Marion calculait en mai que, loin de s’estomper, « le choc démographique s’aggrave au Canada », dans une hausse folle de 47 % entre le début de 2023 et le début de 2024. Son avis : « Ottawa ayant annoncé son intention de limiter l’immigration à partir de 2025, il semblerait que de nombreuses personnes aient décidé de venir au Canada plus tôt. Les problèmes d’accessibilité au logement pourraient s’aggraver au cours des prochains trimestres, alors que nous nous dirigeons vers une nouvelle année record de croissance démographique. »
Lundi, lors de sa conférence de presse, François Legault a osé faire une démonstration chiffrée. En dix ans, le nombre de temporaires sur le territoire québécois a quintuplé, passant de 105 000 par an à 560 000. Si l’on ne calcule que la progression des deux dernières années, soit 270 000 nouveaux résidents, il estime qu’il aurait fallu 120 000 unités d’habitation supplémentaires pour les loger. Or, la totalité du secteur de l’habitation n’a livré que 90 000 nouveaux logements sur cette même période, provoquant une pénurie de 30 000 logements. Il en conclut que, si le nombre de temporaires était resté stable, la pénurie n’existerait pas.
La réponse de Justin Trudeau fut d’affirmer que « ce n’est pas toujours la meilleure chose à faire, de cibler et de dire que tout est la faute des immigrants ».
Donc, le premier ministre du Québec présente une démonstration. Le premier ministre du Canada, responsable du dommage causé, réplique, non seulement par une opinion, mais également par une déformation du propos (reprise d’ailleurs au Québec par Gabriel Nadeau-Dubois). Legault dit : c’est la faute de la politique fédérale d’immigration. Trudeau répond : arrêtez de dire que c’est la faute des immigrants.
Il y a de la mauvaise foi dans le système. Trudeau a d’ailleurs repris les propos tenus jeudi dernier par son ami Marc Miller, ministre de l’Immigration, des Réfugiés et de la Citoyenneté, sur la vraie raison des piques de mauvaise humeur de Legault : la montée des séparatistes. « Je comprends, a-t-il dit, qu’il y a un contexte un peu particulier à l’Assemblée nationale ces jours-ci avec la montée du PQ [Parti québécois]. Je comprends que M. Legault est en train de répondre à des exigences politiques. »

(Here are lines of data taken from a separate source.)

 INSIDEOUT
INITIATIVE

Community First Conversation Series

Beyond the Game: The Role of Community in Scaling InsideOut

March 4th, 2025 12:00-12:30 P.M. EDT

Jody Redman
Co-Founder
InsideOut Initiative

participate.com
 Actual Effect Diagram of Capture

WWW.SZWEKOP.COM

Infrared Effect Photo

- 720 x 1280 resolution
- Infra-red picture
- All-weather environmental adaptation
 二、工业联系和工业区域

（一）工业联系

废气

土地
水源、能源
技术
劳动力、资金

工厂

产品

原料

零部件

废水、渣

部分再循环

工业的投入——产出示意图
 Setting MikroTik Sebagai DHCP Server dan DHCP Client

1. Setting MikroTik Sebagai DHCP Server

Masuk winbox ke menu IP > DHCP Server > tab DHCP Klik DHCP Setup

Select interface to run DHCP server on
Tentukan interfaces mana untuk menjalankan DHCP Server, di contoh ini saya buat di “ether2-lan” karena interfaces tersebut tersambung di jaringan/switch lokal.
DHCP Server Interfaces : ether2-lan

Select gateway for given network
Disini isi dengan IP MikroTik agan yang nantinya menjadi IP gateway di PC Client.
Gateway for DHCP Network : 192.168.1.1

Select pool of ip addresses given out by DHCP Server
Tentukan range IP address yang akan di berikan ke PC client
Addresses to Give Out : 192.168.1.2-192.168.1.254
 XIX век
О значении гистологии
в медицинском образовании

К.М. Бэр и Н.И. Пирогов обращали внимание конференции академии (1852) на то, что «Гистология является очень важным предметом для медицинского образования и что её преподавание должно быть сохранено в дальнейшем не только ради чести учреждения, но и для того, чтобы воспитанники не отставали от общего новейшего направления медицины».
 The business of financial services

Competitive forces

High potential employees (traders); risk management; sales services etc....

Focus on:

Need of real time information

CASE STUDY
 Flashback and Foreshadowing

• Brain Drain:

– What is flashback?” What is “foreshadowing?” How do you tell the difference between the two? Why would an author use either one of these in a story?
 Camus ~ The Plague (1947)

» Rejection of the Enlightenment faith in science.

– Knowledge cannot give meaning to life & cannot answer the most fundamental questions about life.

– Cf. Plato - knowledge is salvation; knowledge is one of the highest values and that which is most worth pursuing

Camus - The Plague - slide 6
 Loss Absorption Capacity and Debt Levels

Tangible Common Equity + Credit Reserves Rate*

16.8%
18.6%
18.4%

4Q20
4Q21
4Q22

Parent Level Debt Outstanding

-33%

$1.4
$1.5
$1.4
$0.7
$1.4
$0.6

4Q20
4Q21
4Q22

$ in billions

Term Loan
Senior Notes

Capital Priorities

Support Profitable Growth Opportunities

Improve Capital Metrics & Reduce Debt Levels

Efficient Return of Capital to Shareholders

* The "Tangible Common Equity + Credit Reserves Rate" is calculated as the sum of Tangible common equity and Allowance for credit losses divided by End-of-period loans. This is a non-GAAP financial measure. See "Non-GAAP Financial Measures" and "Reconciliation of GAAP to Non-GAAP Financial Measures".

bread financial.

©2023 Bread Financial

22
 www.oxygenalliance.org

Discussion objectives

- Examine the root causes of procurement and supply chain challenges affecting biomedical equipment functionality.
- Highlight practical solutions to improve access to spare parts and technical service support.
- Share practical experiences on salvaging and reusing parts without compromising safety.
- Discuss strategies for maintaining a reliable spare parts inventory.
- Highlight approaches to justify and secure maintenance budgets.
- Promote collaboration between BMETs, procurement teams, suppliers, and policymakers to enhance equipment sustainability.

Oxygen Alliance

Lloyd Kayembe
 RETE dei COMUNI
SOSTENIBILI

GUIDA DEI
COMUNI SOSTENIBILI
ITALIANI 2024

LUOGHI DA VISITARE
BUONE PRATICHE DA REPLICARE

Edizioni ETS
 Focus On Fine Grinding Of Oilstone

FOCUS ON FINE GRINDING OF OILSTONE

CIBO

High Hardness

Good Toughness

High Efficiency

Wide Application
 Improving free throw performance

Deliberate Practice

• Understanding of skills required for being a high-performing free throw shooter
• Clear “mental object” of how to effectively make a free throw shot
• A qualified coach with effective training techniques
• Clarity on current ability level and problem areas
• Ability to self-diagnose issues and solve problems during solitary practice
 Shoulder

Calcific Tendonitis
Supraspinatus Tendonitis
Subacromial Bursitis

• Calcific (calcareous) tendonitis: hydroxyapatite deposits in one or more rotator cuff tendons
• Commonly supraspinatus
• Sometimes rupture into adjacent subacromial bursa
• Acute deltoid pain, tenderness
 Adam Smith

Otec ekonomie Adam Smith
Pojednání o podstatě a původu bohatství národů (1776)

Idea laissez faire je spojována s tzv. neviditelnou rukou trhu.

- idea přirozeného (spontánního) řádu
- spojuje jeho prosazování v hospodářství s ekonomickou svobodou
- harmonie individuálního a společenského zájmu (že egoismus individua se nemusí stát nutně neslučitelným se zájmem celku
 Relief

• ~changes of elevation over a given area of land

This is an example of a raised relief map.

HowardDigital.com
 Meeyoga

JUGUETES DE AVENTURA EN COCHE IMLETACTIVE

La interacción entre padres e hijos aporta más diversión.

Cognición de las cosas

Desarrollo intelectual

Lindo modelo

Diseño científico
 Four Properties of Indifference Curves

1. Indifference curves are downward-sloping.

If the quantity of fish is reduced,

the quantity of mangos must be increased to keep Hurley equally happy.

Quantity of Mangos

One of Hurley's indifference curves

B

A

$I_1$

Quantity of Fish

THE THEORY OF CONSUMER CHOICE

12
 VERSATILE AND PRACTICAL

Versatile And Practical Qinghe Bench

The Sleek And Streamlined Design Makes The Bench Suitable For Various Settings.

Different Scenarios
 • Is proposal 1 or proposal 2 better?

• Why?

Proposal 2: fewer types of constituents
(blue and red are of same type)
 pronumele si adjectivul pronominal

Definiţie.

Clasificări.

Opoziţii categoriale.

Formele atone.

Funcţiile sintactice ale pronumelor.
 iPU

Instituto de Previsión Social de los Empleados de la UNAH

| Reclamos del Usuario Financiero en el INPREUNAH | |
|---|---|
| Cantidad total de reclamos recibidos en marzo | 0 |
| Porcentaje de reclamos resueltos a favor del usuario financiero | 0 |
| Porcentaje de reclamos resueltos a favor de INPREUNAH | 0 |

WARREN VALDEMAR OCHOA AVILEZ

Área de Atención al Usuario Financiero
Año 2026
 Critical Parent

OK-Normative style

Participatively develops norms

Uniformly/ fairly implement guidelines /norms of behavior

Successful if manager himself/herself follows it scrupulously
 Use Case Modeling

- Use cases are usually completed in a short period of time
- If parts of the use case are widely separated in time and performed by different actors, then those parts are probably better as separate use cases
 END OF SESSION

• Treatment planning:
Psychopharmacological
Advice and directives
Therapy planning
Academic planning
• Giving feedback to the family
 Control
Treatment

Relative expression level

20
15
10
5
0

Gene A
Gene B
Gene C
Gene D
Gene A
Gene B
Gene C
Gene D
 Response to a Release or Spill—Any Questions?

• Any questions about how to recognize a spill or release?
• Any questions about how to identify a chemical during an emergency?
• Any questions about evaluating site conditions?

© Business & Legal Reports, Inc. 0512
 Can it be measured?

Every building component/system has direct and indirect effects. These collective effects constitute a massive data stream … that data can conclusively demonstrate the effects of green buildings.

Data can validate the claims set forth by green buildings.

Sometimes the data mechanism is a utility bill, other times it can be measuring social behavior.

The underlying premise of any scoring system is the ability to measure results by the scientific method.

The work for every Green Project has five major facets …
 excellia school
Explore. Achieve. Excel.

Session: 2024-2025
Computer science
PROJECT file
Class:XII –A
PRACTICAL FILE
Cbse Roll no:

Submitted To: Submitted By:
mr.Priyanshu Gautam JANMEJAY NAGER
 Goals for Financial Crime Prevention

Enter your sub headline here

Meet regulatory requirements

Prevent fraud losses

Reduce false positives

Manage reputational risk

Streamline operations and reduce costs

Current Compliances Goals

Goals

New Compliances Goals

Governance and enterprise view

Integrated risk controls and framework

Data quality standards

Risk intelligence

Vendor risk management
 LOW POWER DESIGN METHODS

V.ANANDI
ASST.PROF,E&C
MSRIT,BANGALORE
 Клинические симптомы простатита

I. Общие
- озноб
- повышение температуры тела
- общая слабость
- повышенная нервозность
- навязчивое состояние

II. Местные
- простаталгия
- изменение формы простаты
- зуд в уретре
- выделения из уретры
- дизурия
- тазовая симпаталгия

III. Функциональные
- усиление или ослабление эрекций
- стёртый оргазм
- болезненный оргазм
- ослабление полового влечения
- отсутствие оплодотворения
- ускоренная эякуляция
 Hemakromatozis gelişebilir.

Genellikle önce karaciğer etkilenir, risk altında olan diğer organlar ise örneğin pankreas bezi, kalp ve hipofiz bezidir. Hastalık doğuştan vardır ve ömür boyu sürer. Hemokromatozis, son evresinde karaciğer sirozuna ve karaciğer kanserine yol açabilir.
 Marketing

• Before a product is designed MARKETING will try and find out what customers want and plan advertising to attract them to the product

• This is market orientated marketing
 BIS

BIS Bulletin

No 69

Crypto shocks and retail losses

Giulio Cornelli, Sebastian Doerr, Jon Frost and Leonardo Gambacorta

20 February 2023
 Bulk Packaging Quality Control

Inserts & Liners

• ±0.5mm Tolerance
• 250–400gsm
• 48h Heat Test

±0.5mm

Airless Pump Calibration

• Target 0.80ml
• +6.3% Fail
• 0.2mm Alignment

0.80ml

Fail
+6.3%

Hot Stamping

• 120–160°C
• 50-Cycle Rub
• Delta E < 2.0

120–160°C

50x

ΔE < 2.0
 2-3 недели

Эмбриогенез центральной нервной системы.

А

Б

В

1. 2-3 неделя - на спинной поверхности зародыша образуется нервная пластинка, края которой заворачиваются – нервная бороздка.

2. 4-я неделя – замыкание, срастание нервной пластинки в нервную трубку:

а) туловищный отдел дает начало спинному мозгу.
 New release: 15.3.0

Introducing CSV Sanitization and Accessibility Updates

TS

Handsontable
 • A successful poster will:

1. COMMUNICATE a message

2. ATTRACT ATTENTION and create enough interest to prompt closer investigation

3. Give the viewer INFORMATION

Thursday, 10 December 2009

Vous voyez ? Ce n’est pas bien grave. C’est de la rhétorique politique. Marc Miller va vous l’expliquer. Voici : « Depuis une année, le thème de l’immigration plombe […], c’est une rhétorique, je crois, assez toxique malheureusement au Québec — parce que le Québec, somme toute, a fait un très bon travail d’intégration à travers les années — […] Mais je sais qu’il y a aussi un volet de théâtre politique qui est, selon moi, assez malheureux. »
Oui, mais à part le logement, Québec affirme que la pression sur ses écoles est considérable, au point que, selon le premier ministre, parmi les 560 000 temporaires, on compte 52 000 enfants d’âge scolaire. Il faut pour les encadrer 3700 enseignants. Or, dans l’ensemble du réseau, il en manque 6300. L’absence de ces enfants ne réglerait donc pas tout le problème de pénurie, mais tout de même la moitié.
Qu’en pense le ministre Miller ? « Ce n’est pas les immigrants qui ont causé la pénurie d’enseignants qui [se voit] au Québec depuis des années. Des milliers d’enseignants, ç’a rien à voir avec l’immigration. […] En même temps, le Québec n’a pas tort non plus. Mais pas forcément raison. C’est cette exagération, qui a parfois une certaine base dans la réalité, que je reproche [au gouvernement québécois], parce qu’à défaut de cerner le problème, c’est difficile de trouver la solution. »
J’en tire quand même l’impression qu’il y en a un qui tente sérieusement de cerner le problème, et un autre qui fait semblant de ne pas comprendre. Saurez-vous me dire lequel ?
(Ce texte a d’abord été publié dans Le Devoir.)